[PASSAGE SHOWN]:
------------------------------

This perspective has important implications for contestability. As discussed earlier in the article, high levels of institutional trust may limit the mobilization capacity of social movements to question automated systems. In this case, another barrier is added: techno-optimism. Christian describes it as a pervasive attitude across all levels of public policy, where digitalization is assumed to be beneficial by default. However, he also admits that there is a shared understanding of concern of technological bias in expert and policy-making circles, even if he argues that the way the problem is defined is not accurate and consequently, neither are the possible solutions:

Norway has thrown a lot of research money on so-called responsible AI and explainable AI. In that way, they are open about the fact that they know that AI, its current state can't really be used in a responsible way. So, I feel like that implies in a way that at least some politicians are aware of these things. I mean, I still kind of reject the solution that you take a bad technology and just fix it by making it responsible afterwards (Christian, O4).

Although the organization does not work specifically on migration or asylum systems, they are attentive to how digitalization intersects with these areas in terms of public policy. They express concern about the general risks posed by surveillance technologies and about the cognitive and infrastructural barriers faced by migrants—especially in a context where anti-immigration discourse is intensifying. As Mario stated “The vulnerability of migrants is much higher, we have to admit that. And the context of increasing anti-migration discourses makes it much more dangerous” (Mario, O4).

Discussion: the (im)possibilities of contestability

This article examined how civil society organizations in Sweden and Norway engage with the expanding datafication of public services and, particularly in the context of migration governance. It analyzed three different organizational types: digital rights associations, migrant solidarity groups, and miscellaneous topics organizations currently focused on democratic digitalization.

A central finding is that the capacity for meaningful contestation remains limited, unevenly distributed, and fragmented, despite an increasing awareness of surveillance, data extraction, and automated decision-making systems, as well as the different ways these affect various social groups. Whereas data practices that put at risk migrants' (digital) rights and increment vulnerability are getting more and more common, the defense of digital rights and migrant rights as part of the activist organizations landscape does not grow in the same exponential way. This is not due to a lack of concern, but rather to a structural misalignment of resources, expertise, and organizational focus, and it is connected to the specific development of civil society political culture in the region.

Digital rights organizations, while vocal and technically competent, operate within a paradigm of universalist discourses (surveillance as something that affects everybody) that privileges individual privacy and tech-savvy users. Their campaigns often frame data protection as a human right, but the imagined subject is typically an empowered individual who is familiar with technology and can easily participate in digital self-defense. Migrants, especially those in precarious legal, residential and economic situations, usually fall outside this imagined user group. While these organizations are aware that surveillance affects migrant and racialized people differently, this rarely translates into sustained engagement with migrant communities. Their contestation takes the form of building privacy infrastructure, lobbying for responsible tech policy, and educating the general public, which is relevant and necessary per se, but disconnected from the lived digital vulnerability of people on the move. In this case, specific actions and campaigns such as awareness-raising and digital self-defense workshops, serve as preconditions for resistance but cannot be equated with resistance in a strict sense.

------------------------------

[SOURCE EXCERPT]:

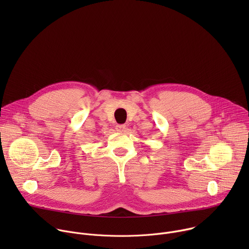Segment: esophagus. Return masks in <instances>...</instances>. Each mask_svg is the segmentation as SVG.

------------------------------

[INSTRUCTION 1]: Name the three types of organizations that the passage on civil society and digitalization says it analyzed.
[INSTRUCTION 2]:
Decide whether each statement agrees with the passage on civil society and digitalization. Answer yes or no, and quote the words that settle it.
(a) Christian says Norway has spent a lot of research money on responsible and explainable AI.
(b) The organization discussed works specifically on migration or asylum systems.
(c) The passage blames limited contestation on a lack of concern.
[INSTRUCTION 3]: Write the next part of the passage on civil society and digitalization, picking up right after its last sentence.

[EXERCISE RESPONSE 1]:
1. Digital rights associations
2. Migrant solidarity groups
3. Miscellaneous topics organizations currently focused on democratic digitalization

[EXERCISE RESPONSE 2]:
(a) Yes: "Norway has thrown a lot of research money on so-called responsible AI and explainable AI."
(b) No: "Although the organization does not work specifically on migration or asylum systems"
(c) No: "This is not due to a lack of concern, but rather to a structural misalignment of resources, expertise, and organizational focus"

[EXERCISE RESPONSE 3]:
Migrant solidarity organizations, on the other hand, are often overwhelmed by urgent needs that require their immediate action. Faced with increasingly restrictive migration policies, growing xenophobia, and shrinking civic space, they primarily engage in assisting migrants with navigating restrictive border regimes and prioritizing urgent and immediate needs. Issues such as data extraction, digital surveillance, or algorithmic decision-making are often recognized as important but remain secondary in practice. Barriers to engagement are related to the lack of technical knowledge and the absence of time and capacity to address issues that do not pose an immediate threat to life and legal status. Still, these organizations demonstrate interest in the topic, particularly when framed through the lens of racial profiling, labor discrimination, or reorganization of bureaucracy, which includes new technological solutions.

The third organizational type, which is represented by organizations with a long history of building a critical perspective on economic inequalities internationally, offers a promising space for coalition-building and action on different fronts. Their work represents a form of contestation, as they attempt to politicize digitalization and insert civil society into decision-making arenas. Through coalition-building and technical counter-expertise, they move beyond awareness-raising and navigation to engage in structural resistance to neoliberal logics of digitalization. Although the possibility of contestation at different stages and levels is crucial (Alfrink et al., 2023; Lyons et al., 2021) to guarantee democratic rights, the capacity to foster and sustain coalition-building is crucial to participate in such a possibility of algorithmic contestation.

More specifically, the third organizational type specified in our empirical analysis highlights that contestability requires techno-social conditions of possibility: access to information, funding, and legitimacy for citizen participation, shared vocabularies across sectors, and the creation of new civic publics who understand digitalization as a political terrain. These aspects seem pivotal to build collective critical capacity as contestability is not only a matter of “inserting a human into the loop of harmful, biased, or discriminatory technology” (Sarra, 2020).

Regarding public opinion, the speed and scale of digital transformation in migration governance is not easy to mobilize against. While data extraction and automated decision-making tools are becoming increasingly embedded in asylum procedures, border control, and migration governance in general, the capacity to scrutinize, resist, or even form a critical opinion on these processes remains extremely difficult. High levels of institutional trust, entrenched techno-optimism, and the normalization of digital state infrastructure, particularly in Scandinavian countries where the digitalization of public services is an important priority, appear as some of the important factors.

Together, the different repertories of the three organizational types open space to analyze contestation not as a singular or heroic act, but as a field of constrained and creative responses. They shed light on how resistance to automated systems can emerge in uneven, sometimes fragmented ways, through legal challenges, alternative forms of care, information sharing, or temporary alliances across civil society. Rather than idealizing resistance or assuming equal capacity to act, our analysis situates the (im)possibility of algorithmic contestation within the complex and unequal terrain of migration governance, considering how the distribution of agency is also shaped by power, access, and positionality. This condition applies also to actors participating in civil society organizations.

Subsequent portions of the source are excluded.